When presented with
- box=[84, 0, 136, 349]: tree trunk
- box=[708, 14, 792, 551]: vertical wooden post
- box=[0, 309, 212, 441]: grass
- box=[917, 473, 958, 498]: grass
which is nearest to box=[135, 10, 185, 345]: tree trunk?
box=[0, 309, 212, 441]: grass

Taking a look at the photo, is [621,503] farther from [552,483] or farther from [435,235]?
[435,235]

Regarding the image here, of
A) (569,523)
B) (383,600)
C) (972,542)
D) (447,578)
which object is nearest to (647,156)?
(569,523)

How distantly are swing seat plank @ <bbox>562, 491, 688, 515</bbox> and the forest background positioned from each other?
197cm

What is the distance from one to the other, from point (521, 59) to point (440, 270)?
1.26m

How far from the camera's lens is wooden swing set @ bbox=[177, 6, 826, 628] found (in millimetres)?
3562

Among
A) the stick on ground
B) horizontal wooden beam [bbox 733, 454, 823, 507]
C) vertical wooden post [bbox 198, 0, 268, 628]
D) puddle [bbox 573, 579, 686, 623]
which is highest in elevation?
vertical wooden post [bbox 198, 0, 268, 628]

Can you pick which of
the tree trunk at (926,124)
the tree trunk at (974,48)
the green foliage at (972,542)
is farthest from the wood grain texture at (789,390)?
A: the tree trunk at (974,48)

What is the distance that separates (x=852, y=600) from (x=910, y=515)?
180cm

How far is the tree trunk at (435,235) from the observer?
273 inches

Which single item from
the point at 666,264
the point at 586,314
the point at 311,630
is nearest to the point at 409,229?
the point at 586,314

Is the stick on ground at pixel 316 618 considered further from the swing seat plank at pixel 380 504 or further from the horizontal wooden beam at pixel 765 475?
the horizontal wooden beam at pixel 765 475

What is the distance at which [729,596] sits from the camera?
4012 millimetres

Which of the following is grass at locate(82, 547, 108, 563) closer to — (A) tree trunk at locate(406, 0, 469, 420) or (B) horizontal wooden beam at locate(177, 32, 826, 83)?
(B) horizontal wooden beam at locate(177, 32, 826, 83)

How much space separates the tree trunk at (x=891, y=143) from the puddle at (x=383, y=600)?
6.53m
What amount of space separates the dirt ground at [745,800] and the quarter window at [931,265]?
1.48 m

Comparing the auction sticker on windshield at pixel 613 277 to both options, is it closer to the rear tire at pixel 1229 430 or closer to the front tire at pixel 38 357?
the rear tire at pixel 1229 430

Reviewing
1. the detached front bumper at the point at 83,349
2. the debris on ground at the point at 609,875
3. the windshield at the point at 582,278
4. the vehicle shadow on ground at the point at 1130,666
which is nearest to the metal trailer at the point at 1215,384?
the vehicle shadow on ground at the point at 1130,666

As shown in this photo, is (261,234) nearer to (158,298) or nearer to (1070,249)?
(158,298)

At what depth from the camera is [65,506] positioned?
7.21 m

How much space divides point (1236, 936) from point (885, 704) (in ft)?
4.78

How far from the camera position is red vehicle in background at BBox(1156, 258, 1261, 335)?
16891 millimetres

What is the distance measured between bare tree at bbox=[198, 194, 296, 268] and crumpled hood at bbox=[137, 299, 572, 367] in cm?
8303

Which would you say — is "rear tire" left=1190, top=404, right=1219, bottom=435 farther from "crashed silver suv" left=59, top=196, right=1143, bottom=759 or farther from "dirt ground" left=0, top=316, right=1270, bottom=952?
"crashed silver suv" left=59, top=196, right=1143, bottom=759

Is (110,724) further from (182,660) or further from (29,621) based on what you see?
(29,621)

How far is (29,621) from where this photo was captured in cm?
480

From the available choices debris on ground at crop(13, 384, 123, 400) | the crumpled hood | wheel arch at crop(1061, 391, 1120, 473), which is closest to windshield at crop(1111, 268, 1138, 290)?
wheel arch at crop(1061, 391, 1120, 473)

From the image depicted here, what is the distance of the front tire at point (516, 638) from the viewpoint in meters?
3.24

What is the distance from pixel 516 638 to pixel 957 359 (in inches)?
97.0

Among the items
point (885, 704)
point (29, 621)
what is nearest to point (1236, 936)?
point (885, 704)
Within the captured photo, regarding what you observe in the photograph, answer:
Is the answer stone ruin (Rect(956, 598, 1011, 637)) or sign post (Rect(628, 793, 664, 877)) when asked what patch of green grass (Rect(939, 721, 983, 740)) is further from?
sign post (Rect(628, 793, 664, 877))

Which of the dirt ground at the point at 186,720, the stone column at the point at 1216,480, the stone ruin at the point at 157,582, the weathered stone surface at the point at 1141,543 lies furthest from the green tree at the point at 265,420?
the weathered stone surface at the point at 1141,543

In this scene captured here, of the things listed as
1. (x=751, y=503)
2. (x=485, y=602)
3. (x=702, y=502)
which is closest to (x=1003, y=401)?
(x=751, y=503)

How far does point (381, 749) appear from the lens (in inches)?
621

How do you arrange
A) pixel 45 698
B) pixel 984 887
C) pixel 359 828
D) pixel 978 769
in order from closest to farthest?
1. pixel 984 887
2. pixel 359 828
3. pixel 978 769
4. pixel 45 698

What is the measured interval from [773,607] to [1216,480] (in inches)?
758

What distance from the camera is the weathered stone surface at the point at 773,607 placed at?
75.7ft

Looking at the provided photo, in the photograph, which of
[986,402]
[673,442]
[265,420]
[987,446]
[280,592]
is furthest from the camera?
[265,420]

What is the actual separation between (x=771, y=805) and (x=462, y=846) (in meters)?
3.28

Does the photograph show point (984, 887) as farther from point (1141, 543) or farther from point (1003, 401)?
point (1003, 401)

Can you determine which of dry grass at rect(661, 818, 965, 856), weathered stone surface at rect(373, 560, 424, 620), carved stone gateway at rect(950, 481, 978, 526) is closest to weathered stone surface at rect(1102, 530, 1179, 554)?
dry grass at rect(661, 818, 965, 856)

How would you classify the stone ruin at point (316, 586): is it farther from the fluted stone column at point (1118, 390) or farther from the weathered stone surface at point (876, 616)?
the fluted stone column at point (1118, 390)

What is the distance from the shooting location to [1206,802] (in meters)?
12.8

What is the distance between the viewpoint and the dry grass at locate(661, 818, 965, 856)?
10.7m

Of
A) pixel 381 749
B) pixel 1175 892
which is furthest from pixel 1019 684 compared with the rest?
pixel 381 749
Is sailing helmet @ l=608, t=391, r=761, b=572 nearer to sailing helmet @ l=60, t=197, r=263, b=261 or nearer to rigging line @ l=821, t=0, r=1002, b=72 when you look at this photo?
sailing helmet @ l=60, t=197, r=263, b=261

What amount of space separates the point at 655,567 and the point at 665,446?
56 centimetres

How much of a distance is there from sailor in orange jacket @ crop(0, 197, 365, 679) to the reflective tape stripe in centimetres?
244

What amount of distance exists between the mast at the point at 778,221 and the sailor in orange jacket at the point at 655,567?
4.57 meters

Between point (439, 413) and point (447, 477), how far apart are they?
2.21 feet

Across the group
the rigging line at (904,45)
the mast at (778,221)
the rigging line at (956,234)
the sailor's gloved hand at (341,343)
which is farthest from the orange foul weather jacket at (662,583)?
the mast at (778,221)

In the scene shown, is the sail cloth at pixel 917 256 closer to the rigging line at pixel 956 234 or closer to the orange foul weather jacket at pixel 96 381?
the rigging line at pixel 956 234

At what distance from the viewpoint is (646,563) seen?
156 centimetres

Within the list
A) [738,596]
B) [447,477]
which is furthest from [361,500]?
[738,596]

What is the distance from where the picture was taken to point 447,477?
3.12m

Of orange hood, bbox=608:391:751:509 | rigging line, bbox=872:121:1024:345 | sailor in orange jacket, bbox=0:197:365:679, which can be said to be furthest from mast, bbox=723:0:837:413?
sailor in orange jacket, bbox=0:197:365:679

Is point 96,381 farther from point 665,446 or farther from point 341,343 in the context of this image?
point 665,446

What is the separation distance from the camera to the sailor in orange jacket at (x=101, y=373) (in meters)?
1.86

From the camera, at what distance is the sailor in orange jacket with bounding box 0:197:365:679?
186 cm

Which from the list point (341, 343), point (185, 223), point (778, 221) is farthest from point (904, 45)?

# [What you should do]
Exactly and only the lines from the one containing "What is the distance from where" through the end of the material are to be reproduced, both ends included.

# [Solved problem]
What is the distance from where the picture was taken to point 447,477?
3.12m

Of orange hood, bbox=608:391:751:509 | rigging line, bbox=872:121:1024:345 | sailor in orange jacket, bbox=0:197:365:679, which can be said to be furthest from mast, bbox=723:0:837:413?
sailor in orange jacket, bbox=0:197:365:679

Is point 96,381 farther from point 665,446 or farther from point 341,343 in the context of this image?
point 665,446

What is the separation distance from the camera to the sailor in orange jacket at (x=101, y=373) (in meters)?
1.86

From the camera, at what distance is the sailor in orange jacket with bounding box 0:197:365:679?
186 cm

Which from the list point (341, 343), point (185, 223), point (778, 221) is farthest from point (904, 45)?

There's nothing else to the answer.